Sulfite levels vary enormously across foods, and the ones that surprise people most aren’t wine. Dried fruits top the list, with concentrations reaching up to 3,000 parts per million (ppm). French fries can contain up to 1,800 ppm. By comparison, white wine typically contains around 150 ppm, and red wine sits lower at 50 to 100 ppm.

Red wine actually needs fewer sulfites than white wine because the tannins and pigments in red grapes provide some natural antioxidant protection. White wine, lacking those compounds, relies more heavily on added sulfites to stay fresh. This is worth knowing because many people blame red wine sulfites for their headaches, when white wine generally contains more. Other sulfite-containing foods include bottled lemon juice, pickled vegetables, shrimp, and maraschino cherries.

How Your Body Handles Sulfites

Your liver contains an enzyme called sulfite oxidase that converts sulfites into sulfate, a harmless compound your body can easily excrete. This is actually the final step in breaking down the sulfur-containing amino acids (cysteine and methionine) that you get from protein in your diet. The same enzyme also detoxifies any sulfites you consume from food or drink.

For most people, this system works efficiently and without any noticeable effects. Your body processes dietary sulfites quickly and moves on. In extremely rare cases, people are born without functional sulfite oxidase. This inherited deficiency is a severe condition that causes profound neurological damage in infancy, because sulfite accumulates and damages brain tissue, particularly the fatty insulation around nerve cells. This genetic condition is entirely different from the more common sulfite sensitivity that some adults experience.

Sulfite Sensitivity and Symptoms

Roughly 3 to 10% of people with asthma experience adverse reactions when they consume sulfites. In the general, non-asthmatic population, true sulfite sensitivity is extremely rare. The connection to asthma isn’t fully understood, but the airways of sensitive individuals appear to react to sulfite exposure the way they react to other asthma triggers.

Symptoms range widely in severity.

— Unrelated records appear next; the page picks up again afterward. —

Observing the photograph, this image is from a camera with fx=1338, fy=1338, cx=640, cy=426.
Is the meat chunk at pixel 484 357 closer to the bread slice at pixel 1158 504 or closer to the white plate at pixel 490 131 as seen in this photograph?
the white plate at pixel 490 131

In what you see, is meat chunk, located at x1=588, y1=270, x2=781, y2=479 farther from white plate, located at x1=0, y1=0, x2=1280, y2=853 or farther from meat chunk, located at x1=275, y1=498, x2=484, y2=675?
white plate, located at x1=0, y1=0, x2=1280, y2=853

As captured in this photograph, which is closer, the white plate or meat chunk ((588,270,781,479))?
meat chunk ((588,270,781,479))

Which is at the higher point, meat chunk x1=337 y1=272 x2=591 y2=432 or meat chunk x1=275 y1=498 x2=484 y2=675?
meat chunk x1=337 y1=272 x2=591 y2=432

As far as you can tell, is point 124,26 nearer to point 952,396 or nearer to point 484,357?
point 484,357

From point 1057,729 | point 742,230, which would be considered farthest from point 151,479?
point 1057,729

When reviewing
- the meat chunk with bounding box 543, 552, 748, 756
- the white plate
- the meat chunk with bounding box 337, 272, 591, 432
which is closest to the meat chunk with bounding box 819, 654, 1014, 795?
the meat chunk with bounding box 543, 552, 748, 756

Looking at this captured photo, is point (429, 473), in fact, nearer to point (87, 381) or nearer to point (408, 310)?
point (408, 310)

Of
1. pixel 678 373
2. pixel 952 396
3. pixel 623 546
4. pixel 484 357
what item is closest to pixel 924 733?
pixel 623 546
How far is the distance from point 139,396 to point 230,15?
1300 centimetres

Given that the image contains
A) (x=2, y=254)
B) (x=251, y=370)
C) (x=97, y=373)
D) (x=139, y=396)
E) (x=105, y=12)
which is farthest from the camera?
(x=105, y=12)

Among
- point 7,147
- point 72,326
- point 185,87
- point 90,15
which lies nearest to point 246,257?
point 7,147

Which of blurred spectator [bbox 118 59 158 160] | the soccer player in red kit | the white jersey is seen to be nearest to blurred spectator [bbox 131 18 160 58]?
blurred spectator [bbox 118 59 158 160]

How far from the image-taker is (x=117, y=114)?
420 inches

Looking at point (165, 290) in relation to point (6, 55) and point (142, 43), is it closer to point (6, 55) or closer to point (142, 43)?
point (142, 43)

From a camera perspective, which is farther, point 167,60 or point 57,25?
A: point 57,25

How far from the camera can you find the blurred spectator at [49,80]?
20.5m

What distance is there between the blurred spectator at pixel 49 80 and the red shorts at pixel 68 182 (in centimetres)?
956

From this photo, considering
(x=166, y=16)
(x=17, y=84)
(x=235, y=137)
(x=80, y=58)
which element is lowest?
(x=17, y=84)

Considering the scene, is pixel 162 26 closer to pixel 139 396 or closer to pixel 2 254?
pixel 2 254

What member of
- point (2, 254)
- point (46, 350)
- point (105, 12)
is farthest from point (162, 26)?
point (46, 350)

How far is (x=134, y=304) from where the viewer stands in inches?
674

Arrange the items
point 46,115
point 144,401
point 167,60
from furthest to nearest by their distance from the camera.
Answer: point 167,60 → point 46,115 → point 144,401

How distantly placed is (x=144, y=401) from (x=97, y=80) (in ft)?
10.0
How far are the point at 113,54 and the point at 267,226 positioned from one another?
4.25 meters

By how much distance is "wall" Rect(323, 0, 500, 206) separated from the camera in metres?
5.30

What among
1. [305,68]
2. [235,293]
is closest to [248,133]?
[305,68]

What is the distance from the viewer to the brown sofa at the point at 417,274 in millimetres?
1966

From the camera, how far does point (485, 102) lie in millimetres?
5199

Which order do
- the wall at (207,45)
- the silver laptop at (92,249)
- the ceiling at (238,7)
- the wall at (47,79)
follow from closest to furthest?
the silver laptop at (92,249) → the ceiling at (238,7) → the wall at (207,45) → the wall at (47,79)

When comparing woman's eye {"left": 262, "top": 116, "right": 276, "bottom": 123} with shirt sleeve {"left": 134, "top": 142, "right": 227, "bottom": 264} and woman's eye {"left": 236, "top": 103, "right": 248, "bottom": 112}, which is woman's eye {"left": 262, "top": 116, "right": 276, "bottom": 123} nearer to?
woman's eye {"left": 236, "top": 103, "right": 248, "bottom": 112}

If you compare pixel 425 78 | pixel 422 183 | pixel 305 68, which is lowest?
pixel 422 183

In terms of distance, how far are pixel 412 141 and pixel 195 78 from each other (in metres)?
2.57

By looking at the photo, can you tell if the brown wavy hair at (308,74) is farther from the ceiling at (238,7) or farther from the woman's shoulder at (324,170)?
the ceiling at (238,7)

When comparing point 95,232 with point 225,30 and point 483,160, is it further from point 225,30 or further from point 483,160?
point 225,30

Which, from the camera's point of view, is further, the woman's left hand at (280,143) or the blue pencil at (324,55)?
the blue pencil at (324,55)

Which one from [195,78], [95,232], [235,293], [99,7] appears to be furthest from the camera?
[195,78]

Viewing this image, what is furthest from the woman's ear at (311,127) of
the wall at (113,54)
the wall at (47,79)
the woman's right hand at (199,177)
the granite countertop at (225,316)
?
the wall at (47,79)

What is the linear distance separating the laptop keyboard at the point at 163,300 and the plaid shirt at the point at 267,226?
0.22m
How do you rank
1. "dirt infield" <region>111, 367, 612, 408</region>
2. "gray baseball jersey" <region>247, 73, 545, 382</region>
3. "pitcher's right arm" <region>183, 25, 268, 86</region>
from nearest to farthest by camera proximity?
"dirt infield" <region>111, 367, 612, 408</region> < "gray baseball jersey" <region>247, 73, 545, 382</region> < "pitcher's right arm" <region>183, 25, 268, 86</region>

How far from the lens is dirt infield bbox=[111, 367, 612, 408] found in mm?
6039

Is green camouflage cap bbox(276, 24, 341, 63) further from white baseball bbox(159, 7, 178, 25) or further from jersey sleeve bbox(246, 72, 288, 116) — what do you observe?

Mild reactions include flushing, hives, and abdominal pain or diarrhea. More serious reactions can involve a drop in blood pressure, severe wheezing, and in rare cases, full anaphylaxis. The reaction can come on quickly after eating or drinking a sulfite-containing food, which makes identification easier than with some other food sensitivities. If you have asthma and notice that wine, dried fruit, or restaurant salad bars consistently trigger breathing difficulties, sulfites are a reasonable suspect.

Labeling Rules in the U.S.

The FDA requires any packaged food containing 10 ppm or more of sulfites to declare them on the label. This threshold applies to the finished product, not the amount added during processing. On wine bottles, you’ll see “contains sulfites” if the level hits that mark, which it almost always does since even natural fermentation produces some sulfites.

The maximum allowable sulfite level in U.S. wine is 350 ppm, though most wines fall well below that ceiling. For context, that upper limit is still less than a quarter of what dried apricots can contain. The labeling requirement on wine but not on, say, bags of dried fruit has contributed to a disproportionate public focus on wine sulfites, even though wine is a relatively modest source.

Fresh fruits and vegetables sold raw can no longer be treated with sulfites in the U.S. The FDA banned that practice in 1986 after reports of severe reactions, particularly from salad bars at restaurants where sulfites were sprayed on produce to keep it looking fresh.

Sulfites vs. Sulfates vs. Sulfa Drugs

These three terms get confused constantly, but they’re chemically unrelated. Sulfites are the preservative compounds described throughout this article. Sulfates are a fully oxidized, stable form of sulfur found naturally in mineral water, Epsom salts, and many medications. Your body converts sulfites into sulfates as part of normal detoxification. Sulfa drugs are a class of antibiotics with a completely different chemical structure. An allergy to sulfa antibiotics does not mean you’ll react to sulfites in food, and vice versa.